WORK REQUIRED —
Could you convert the rows below into a JSON list of strings, with one string per line and blank lines omitted?

PROVIDED ENTRIES —
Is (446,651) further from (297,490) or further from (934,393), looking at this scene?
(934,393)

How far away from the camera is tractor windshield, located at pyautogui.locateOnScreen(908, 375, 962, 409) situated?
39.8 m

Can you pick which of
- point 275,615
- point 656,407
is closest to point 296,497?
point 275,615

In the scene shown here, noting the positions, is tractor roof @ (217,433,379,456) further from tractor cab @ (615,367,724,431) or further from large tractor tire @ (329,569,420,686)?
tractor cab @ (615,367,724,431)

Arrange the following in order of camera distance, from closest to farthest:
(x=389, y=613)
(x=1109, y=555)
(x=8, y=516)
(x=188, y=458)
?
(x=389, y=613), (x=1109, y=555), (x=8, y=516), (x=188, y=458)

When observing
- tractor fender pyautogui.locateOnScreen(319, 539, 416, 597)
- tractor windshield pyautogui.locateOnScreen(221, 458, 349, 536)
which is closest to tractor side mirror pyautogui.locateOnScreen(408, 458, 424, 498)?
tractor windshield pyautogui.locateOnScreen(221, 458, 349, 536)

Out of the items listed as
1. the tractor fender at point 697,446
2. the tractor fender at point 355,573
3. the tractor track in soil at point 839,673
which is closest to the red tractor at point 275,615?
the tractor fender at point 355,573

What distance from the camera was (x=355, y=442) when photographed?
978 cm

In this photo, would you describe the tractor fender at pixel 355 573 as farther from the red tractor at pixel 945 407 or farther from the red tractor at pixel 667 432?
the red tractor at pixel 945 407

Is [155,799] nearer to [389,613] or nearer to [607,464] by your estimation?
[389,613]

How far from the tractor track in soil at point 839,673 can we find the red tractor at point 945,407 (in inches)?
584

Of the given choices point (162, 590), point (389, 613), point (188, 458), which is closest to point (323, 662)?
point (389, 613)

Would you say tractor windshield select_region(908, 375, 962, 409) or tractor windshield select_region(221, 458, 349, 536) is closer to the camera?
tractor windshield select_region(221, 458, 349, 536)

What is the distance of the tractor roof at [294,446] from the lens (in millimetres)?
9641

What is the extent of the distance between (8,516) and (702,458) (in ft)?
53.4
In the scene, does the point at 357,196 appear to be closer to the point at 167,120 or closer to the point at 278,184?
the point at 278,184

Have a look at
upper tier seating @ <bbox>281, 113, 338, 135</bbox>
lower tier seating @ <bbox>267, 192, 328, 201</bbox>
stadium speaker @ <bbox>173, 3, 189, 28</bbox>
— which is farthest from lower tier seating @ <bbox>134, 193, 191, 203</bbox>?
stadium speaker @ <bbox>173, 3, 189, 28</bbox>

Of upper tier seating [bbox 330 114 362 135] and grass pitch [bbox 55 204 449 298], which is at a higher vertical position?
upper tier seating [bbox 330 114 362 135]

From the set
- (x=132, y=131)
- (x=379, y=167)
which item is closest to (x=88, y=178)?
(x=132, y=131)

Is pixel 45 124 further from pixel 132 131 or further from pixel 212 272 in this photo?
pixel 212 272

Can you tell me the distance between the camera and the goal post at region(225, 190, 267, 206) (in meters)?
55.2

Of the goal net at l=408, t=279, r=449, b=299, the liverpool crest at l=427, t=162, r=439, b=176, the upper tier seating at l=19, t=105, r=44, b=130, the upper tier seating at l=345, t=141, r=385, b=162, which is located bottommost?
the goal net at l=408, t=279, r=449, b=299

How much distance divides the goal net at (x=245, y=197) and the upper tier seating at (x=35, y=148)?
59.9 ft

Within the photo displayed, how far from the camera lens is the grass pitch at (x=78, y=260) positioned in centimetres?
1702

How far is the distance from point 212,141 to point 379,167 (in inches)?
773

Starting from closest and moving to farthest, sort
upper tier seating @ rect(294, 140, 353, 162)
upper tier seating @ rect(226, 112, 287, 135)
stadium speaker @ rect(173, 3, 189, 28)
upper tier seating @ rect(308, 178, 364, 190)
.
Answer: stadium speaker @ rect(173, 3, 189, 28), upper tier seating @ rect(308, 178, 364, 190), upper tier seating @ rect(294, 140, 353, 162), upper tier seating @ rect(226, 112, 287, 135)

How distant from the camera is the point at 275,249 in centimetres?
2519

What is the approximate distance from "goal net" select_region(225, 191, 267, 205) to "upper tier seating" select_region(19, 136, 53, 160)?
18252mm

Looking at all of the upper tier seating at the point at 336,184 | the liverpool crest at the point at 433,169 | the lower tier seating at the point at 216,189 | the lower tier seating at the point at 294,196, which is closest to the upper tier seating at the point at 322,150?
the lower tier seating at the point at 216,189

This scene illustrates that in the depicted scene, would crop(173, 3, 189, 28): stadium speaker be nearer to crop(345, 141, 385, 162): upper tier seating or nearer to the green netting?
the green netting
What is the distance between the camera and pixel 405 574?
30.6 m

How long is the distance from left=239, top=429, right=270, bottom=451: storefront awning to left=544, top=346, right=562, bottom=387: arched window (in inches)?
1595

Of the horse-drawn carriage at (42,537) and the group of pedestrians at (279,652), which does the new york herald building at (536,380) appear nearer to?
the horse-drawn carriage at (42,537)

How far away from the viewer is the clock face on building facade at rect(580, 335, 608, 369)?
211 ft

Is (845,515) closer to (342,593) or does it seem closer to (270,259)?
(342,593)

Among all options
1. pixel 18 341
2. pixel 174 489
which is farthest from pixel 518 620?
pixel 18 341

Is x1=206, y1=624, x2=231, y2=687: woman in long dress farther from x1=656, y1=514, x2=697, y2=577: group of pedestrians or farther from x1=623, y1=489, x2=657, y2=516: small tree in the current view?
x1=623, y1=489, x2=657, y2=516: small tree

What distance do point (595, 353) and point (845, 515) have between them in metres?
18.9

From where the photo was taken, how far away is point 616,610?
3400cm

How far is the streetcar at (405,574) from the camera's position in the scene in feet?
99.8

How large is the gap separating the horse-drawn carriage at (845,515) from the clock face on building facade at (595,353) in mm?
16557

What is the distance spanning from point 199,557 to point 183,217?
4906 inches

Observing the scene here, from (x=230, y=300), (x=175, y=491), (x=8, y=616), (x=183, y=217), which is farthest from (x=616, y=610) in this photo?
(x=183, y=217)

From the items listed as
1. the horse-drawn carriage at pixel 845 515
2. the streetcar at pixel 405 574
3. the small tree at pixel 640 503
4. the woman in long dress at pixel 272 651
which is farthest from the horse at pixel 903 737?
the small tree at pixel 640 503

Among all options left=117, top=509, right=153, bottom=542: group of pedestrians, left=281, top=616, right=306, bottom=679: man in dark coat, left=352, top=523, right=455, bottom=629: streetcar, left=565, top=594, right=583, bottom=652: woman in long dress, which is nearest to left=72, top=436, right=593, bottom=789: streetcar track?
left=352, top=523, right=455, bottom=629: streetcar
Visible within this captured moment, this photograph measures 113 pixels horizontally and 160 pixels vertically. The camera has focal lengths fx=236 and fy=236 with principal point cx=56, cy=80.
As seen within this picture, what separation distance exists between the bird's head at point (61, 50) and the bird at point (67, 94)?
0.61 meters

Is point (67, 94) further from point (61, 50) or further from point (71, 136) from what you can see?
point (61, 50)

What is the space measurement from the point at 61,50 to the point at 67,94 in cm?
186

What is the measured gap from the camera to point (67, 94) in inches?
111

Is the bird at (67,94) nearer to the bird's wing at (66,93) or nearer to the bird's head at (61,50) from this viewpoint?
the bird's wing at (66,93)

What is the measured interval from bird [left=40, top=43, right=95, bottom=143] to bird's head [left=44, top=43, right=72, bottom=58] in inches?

FULL RESPONSE —
[
  "Is (446,651) further from (297,490) or further from (934,393), looking at this scene?",
  "(934,393)",
  "How far away from the camera is tractor windshield, located at pyautogui.locateOnScreen(908, 375, 962, 409) situated?",
  "39.8 m",
  "Can you pick which of",
  "- point 275,615",
  "- point 656,407",
  "is closest to point 296,497?",
  "point 275,615",
  "In the scene shown here, noting the positions, is tractor roof @ (217,433,379,456) further from tractor cab @ (615,367,724,431) or further from large tractor tire @ (329,569,420,686)?",
  "tractor cab @ (615,367,724,431)",
  "Arrange the following in order of camera distance, from closest to farthest:",
  "(x=389, y=613)",
  "(x=1109, y=555)",
  "(x=8, y=516)",
  "(x=188, y=458)",
  "?",
  "(x=389, y=613), (x=1109, y=555), (x=8, y=516), (x=188, y=458)",
  "When observing",
  "- tractor fender pyautogui.locateOnScreen(319, 539, 416, 597)",
  "- tractor windshield pyautogui.locateOnScreen(221, 458, 349, 536)",
  "which is closest to tractor side mirror pyautogui.locateOnScreen(408, 458, 424, 498)?",
  "tractor windshield pyautogui.locateOnScreen(221, 458, 349, 536)",
  "Out of the items listed as",
  "1. the tractor fender at point 697,446",
  "2. the tractor fender at point 355,573",
  "3. the tractor track in soil at point 839,673",
  "which is closest to the red tractor at point 275,615?",
  "the tractor fender at point 355,573",
  "What distance from the camera was (x=355, y=442) when photographed?",
  "978 cm",
  "In this photo, would you describe the tractor fender at pixel 355 573 as farther from the red tractor at pixel 945 407 or farther from the red tractor at pixel 667 432?",
  "the red tractor at pixel 945 407",
  "Is [155,799] nearer to [389,613] or nearer to [607,464] by your estimation?",
  "[389,613]",
  "How far from the tractor track in soil at point 839,673 can we find the red tractor at point 945,407 (in inches)?",
  "584",
  "Of the given choices point (162, 590), point (389, 613), point (188, 458), which is closest to point (323, 662)?",
  "point (389, 613)",
  "Would you say tractor windshield select_region(908, 375, 962, 409) or tractor windshield select_region(221, 458, 349, 536) is closer to the camera?",
  "tractor windshield select_region(221, 458, 349, 536)",
  "What is the distance of the tractor roof at [294,446] from the lens (in millimetres)?",
  "9641",
  "What is the extent of the distance between (8,516) and (702,458) (in ft)?",
  "53.4",
  "In the scene, does the point at 357,196 appear to be closer to the point at 167,120 or closer to the point at 278,184?",
  "the point at 278,184",
  "Have a look at",
  "upper tier seating @ <bbox>281, 113, 338, 135</bbox>",
  "lower tier seating @ <bbox>267, 192, 328, 201</bbox>",
  "stadium speaker @ <bbox>173, 3, 189, 28</bbox>",
  "— which is farthest from lower tier seating @ <bbox>134, 193, 191, 203</bbox>?",
  "stadium speaker @ <bbox>173, 3, 189, 28</bbox>",
  "Of upper tier seating [bbox 330 114 362 135] and grass pitch [bbox 55 204 449 298], which is at a higher vertical position?",
  "upper tier seating [bbox 330 114 362 135]",
  "From the set",
  "- (x=132, y=131)",
  "- (x=379, y=167)",
  "which item is closest to (x=88, y=178)?",
  "(x=132, y=131)",
  "Is pixel 45 124 further from pixel 132 131 or further from pixel 212 272 in this photo?",
  "pixel 212 272",
  "Can you tell me the distance between the camera and the goal post at region(225, 190, 267, 206) (in meters)?",
  "55.2",
  "Of the goal net at l=408, t=279, r=449, b=299, the liverpool crest at l=427, t=162, r=439, b=176, the upper tier seating at l=19, t=105, r=44, b=130, the upper tier seating at l=345, t=141, r=385, b=162, which is located bottommost?",
  "the goal net at l=408, t=279, r=449, b=299",
  "How much distance divides the goal net at (x=245, y=197) and the upper tier seating at (x=35, y=148)?",
  "59.9 ft",
  "Within the photo displayed, how far from the camera lens is the grass pitch at (x=78, y=260) positioned in centimetres?",
  "1702",
  "How far is the distance from point 212,141 to point 379,167 (in inches)?",
  "773",
  "Starting from closest and moving to farthest, sort",
  "upper tier seating @ rect(294, 140, 353, 162)",
  "upper tier seating @ rect(226, 112, 287, 135)",
  "stadium speaker @ rect(173, 3, 189, 28)",
  "upper tier seating @ rect(308, 178, 364, 190)",
  ".",
  "Answer: stadium speaker @ rect(173, 3, 189, 28), upper tier seating @ rect(308, 178, 364, 190), upper tier seating @ rect(294, 140, 353, 162), upper tier seating @ rect(226, 112, 287, 135)",
  "How distant from the camera is the point at 275,249 in centimetres?",
  "2519",
  "What is the approximate distance from \"goal net\" select_region(225, 191, 267, 205) to \"upper tier seating\" select_region(19, 136, 53, 160)?",
  "18252mm",
  "Looking at all of the upper tier seating at the point at 336,184 | the liverpool crest at the point at 433,169 | the lower tier seating at the point at 216,189 | the lower tier seating at the point at 294,196, which is closest to the upper tier seating at the point at 322,150?",
  "the lower tier seating at the point at 216,189",
  "This scene illustrates that in the depicted scene, would crop(173, 3, 189, 28): stadium speaker be nearer to crop(345, 141, 385, 162): upper tier seating or nearer to the green netting?",
  "the green netting",
  "What is the distance between the camera and pixel 405 574?",
  "30.6 m",
  "How long is the distance from left=239, top=429, right=270, bottom=451: storefront awning to left=544, top=346, right=562, bottom=387: arched window (in inches)?",
  "1595",
  "Of the horse-drawn carriage at (42,537) and the group of pedestrians at (279,652), which does the new york herald building at (536,380) appear nearer to?",
  "the horse-drawn carriage at (42,537)",
  "How far away from the viewer is the clock face on building facade at rect(580, 335, 608, 369)?",
  "211 ft",
  "Is (845,515) closer to (342,593) or does it seem closer to (270,259)?",
  "(342,593)",
  "Among all options",
  "1. pixel 18 341",
  "2. pixel 174 489",
  "which is farthest from pixel 518 620?",
  "pixel 18 341",
  "Is x1=206, y1=624, x2=231, y2=687: woman in long dress farther from x1=656, y1=514, x2=697, y2=577: group of pedestrians or farther from x1=623, y1=489, x2=657, y2=516: small tree in the current view?",
  "x1=623, y1=489, x2=657, y2=516: small tree",
  "What distance do point (595, 353) and point (845, 515) have between them in metres?",
  "18.9",
  "From where the photo was taken, how far away is point 616,610?",
  "3400cm",
  "How far is the streetcar at (405,574) from the camera's position in the scene in feet?",
  "99.8",
  "How large is the gap separating the horse-drawn carriage at (845,515) from the clock face on building facade at (595,353) in mm?",
  "16557",
  "What is the distance spanning from point 199,557 to point 183,217?",
  "4906 inches",
  "Observing the scene here, from (x=230, y=300), (x=175, y=491), (x=8, y=616), (x=183, y=217), which is farthest from (x=616, y=610) in this photo?",
  "(x=183, y=217)",
  "From the items listed as",
  "1. the horse-drawn carriage at pixel 845 515",
  "2. the streetcar at pixel 405 574",
  "3. the small tree at pixel 640 503",
  "4. the woman in long dress at pixel 272 651",
  "which is farthest from the horse at pixel 903 737?",
  "the small tree at pixel 640 503",
  "Among all options left=117, top=509, right=153, bottom=542: group of pedestrians, left=281, top=616, right=306, bottom=679: man in dark coat, left=352, top=523, right=455, bottom=629: streetcar, left=565, top=594, right=583, bottom=652: woman in long dress, which is nearest to left=72, top=436, right=593, bottom=789: streetcar track?",
  "left=352, top=523, right=455, bottom=629: streetcar",
  "Visible within this captured moment, this photograph measures 113 pixels horizontally and 160 pixels vertically. The camera has focal lengths fx=236 and fy=236 with principal point cx=56, cy=80.",
  "As seen within this picture, what separation distance exists between the bird's head at point (61, 50) and the bird at point (67, 94)?",
  "0.61 meters",
  "Is point (67, 94) further from point (61, 50) or further from point (71, 136) from what you can see?",
  "point (61, 50)",
  "What is the space measurement from the point at 61,50 to the point at 67,94 in cm?",
  "186",
  "What is the measured gap from the camera to point (67, 94) in inches?",
  "111",
  "Is the bird at (67,94) nearer to the bird's wing at (66,93) or nearer to the bird's head at (61,50) from this viewpoint?",
  "the bird's wing at (66,93)",
  "What is the measured interval from bird [left=40, top=43, right=95, bottom=143] to bird's head [left=44, top=43, right=72, bottom=58] in inches?"
]